One of the oldest mathematical problems is a problem known as the congruent math problem. This problem appeared in an Arab manuscript written before 972 A.D. Before stating the problem, recall that a right triangle is a triangle in which one of its angles is 90°. Also recall that the area of a triangle is equal to 1/2 x base x height. A number n is said to be a congruent number if n is equal to the area of a right triangle where the lengths of all of its sides are rational numbers. The congruent number problem is: given a rational number n determine if n is a congruent number.

In the tenth century A.D. the Arabs already had tabulated a list of many congruent numbers. For example, they have shown that the number 6 is a congruent number: we have a right triangle with (rational) sides 3,4,5. The base is equal to 3, the height is 4 and the hypotenuse is 5. The area of this triangle is 1/2 x 3 x 4=6. Another example known to the Arabs is that 5 is a congruent number. Here one uses the triangle with sides 3/2, 20/3, 41/6. Is the number 1 congruent? This was an open question for many years. Not until the 17th century was this question answered: the French mathematician Pierre de Fermat in 1640 showed that 1 was not congruent.

Although it has been over a thousand years since this problem was postulated, we have not been able to solve it. The difficulty with trying to determine whether a given number is congruent is that one cannot simply list all rational triangles because there are an infinite number of them. Also, some of the techniques used by Fermat and others to prove that a number is or is not congruent cannot be applied to all numbers.

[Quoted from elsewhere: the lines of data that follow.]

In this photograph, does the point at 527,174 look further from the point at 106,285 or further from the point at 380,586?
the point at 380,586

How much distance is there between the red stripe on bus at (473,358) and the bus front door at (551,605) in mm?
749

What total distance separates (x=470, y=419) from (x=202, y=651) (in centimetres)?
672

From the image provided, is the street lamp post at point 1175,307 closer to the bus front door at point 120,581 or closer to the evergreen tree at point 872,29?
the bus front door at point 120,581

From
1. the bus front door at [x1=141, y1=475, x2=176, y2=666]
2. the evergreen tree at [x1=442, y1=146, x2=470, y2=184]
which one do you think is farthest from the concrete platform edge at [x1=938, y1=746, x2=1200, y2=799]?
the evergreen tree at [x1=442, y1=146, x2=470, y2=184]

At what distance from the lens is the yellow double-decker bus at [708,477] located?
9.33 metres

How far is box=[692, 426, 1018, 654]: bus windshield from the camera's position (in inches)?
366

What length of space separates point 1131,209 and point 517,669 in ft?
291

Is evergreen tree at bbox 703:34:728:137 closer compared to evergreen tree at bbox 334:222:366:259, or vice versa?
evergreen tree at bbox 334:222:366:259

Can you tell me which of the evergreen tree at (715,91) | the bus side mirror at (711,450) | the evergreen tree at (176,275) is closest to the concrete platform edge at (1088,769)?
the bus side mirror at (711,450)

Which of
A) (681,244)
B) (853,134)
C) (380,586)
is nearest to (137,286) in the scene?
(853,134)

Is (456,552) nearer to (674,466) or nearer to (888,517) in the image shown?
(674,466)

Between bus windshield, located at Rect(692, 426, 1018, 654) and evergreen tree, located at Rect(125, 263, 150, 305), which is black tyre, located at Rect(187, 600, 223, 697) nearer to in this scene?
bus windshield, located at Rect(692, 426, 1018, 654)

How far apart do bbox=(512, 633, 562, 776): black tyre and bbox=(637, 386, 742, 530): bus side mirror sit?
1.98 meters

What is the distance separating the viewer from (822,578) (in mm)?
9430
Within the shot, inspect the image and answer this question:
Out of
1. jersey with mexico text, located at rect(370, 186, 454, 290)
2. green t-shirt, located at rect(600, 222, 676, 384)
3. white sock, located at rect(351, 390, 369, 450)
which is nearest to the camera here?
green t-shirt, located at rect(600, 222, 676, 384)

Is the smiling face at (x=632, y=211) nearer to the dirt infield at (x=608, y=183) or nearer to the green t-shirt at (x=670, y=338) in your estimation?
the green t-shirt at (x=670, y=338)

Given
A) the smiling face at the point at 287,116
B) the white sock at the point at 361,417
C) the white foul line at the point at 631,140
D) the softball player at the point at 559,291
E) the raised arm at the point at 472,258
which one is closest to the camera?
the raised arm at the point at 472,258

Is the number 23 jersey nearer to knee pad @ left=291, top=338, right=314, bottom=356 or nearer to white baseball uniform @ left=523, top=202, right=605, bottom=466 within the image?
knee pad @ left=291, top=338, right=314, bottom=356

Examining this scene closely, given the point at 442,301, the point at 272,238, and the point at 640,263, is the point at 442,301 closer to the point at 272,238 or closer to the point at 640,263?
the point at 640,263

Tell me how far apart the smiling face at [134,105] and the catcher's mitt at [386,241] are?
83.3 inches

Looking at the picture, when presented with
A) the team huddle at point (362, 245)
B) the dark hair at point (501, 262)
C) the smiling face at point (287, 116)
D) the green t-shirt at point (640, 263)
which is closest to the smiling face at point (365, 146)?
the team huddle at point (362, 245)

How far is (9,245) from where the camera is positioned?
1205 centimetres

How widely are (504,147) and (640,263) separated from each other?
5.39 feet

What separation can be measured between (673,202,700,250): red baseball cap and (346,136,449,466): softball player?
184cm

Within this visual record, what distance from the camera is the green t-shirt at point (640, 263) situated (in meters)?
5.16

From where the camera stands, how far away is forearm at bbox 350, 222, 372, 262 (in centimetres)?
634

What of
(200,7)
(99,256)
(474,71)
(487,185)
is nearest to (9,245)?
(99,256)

The congruent number problem has an interesting link with an important modern mathematical problem called the Birch and Swinnerton-Dyer conjecture (BSD conjecture, for short). The BSD conjecture is a very important problem in mathematics. The problem is so important, that an $1,000,000 reward is offered (by the Clay Mathematical Institute) for a correct solution.

It has been shown that a solution to the BSD conjecture would ultimately solve the congruent number problem. So are we far from finally resolving the latter problem? Probably yes. Many mathematicians are working on the BSD conjecture, but due to its difficulty it will likely be many years (if not decades) before this problem is solved.